As for my mother tongue, known in the 19th and 20th century as Maliseet, the numbers were also low but listed by UNESCO as Definitely Endangered with 355 speakers in 2003. It is remarkable what can happen in 22 years.
In 2005 we began to record translated versions of every TV documentary we have produced. Our language, Maliseet, tapped into the people still speaking the language. That work centered on the place where I grew up, the Tobique First Nations in New Brunswick. At the core of the translation team were two experts in our language. I use the terms expert rather loosely as the two women were not linguists, or teachers for that matter. One of the women was my eldest (now deceased) sister. The other was a respected Elder, considered by my sister as the most knowledgeable of the Maliseet spoken by our parents. One could not hope for such a working team.
When the work began I decided it would be critical for me to be at every recording. I ran the recording software and we sat for a week reviewing scripts, translating the words from our series called Storytellers in Motion. The series featured Canada’s growing indigenous media individuals. The cadence and terms in the film, TV and digital media industry was full of technology that never existed in the time of my parents. The word for photograph was the same as the one for audio recording, for shooting video or film, and for writing. We had to be inventive.
My command of Maliseet was weak at the time. I had been away from home for 30 years. Yet I was raised entirely speaking Maliseet at home, from birth to age 15. I left home at 16 to attend schools away from home, where I would board with Canadian families. My daily use of language shrunk to the odd weekends and holidays I could get home for. On those occasions, I spoke mostly English.
My parents were artists and builders. They knew the forest in our original terms. They knew flora and fauna and I took it all for granted. It would be revealed that I understood more than I was ready to admit when I began working with Shirley Bear and Henrietta Black. Basket making, canoes and snowshoes and the ash used as raw material all have their own names and unique descriptions and such knowledge would return to me as though I hadn’t stopped speaking.
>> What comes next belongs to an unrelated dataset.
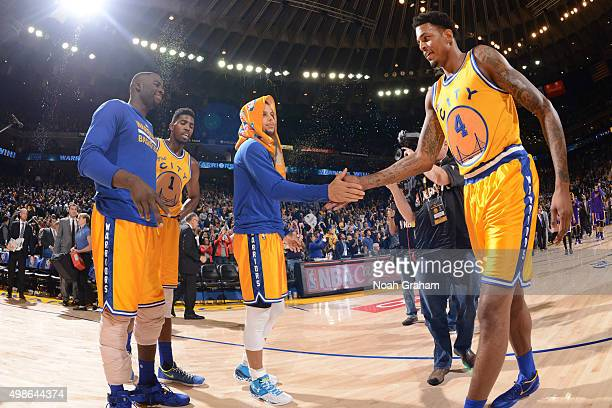 Stephen Curry high fives Brandon Rush of the Golden State Warriors after the team wins their 16th game in a row against the Los Angeles Lakers...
It was a phenomenal “ahah” moment for me.
Over the course of producing 39 half hours in two languages I would graduate from audio recorder to narrator of several shows. During the recording of our third season of the series an internationally recognized linguist and a member of our community, Dr Bernard Perley, sat with us for about two days during field work he was conducting in Tobique. He later wrote about our work giving it the title of “emergent vitality”.
“Jeffery Bear’s versioning project is a conscious effort to introduce Maliseet to new domains of language use and discursive worlds.” Dr Perley writes, “Through the process, new vocabulary words were created, new concepts became articulated in the language, and a new vitality of social engagement was introduced to the community. These are also worldmaking projects as our Wolastokwi skitkamikw (Maliseet world view) was enriched and enlarged through novel expressions and concepts.”
These days the APTN, the national Indigenous TV channel, broadcasts our work, Petroglyphs to Pixels. And the subject was Haida art. We managed to find new terms for many of the descriptive terms for Haida art. Although the language is not understood here, many people have watched some of the language broadcasts. My Elders knowledge of basket making, weaving techniques, carving on wood and references about the supernatural world, were all brought forward to describe Haida art in my mother tongue.
This is what I might call an Indigenous Language Sanctuary. Life on the Gwaii carries on.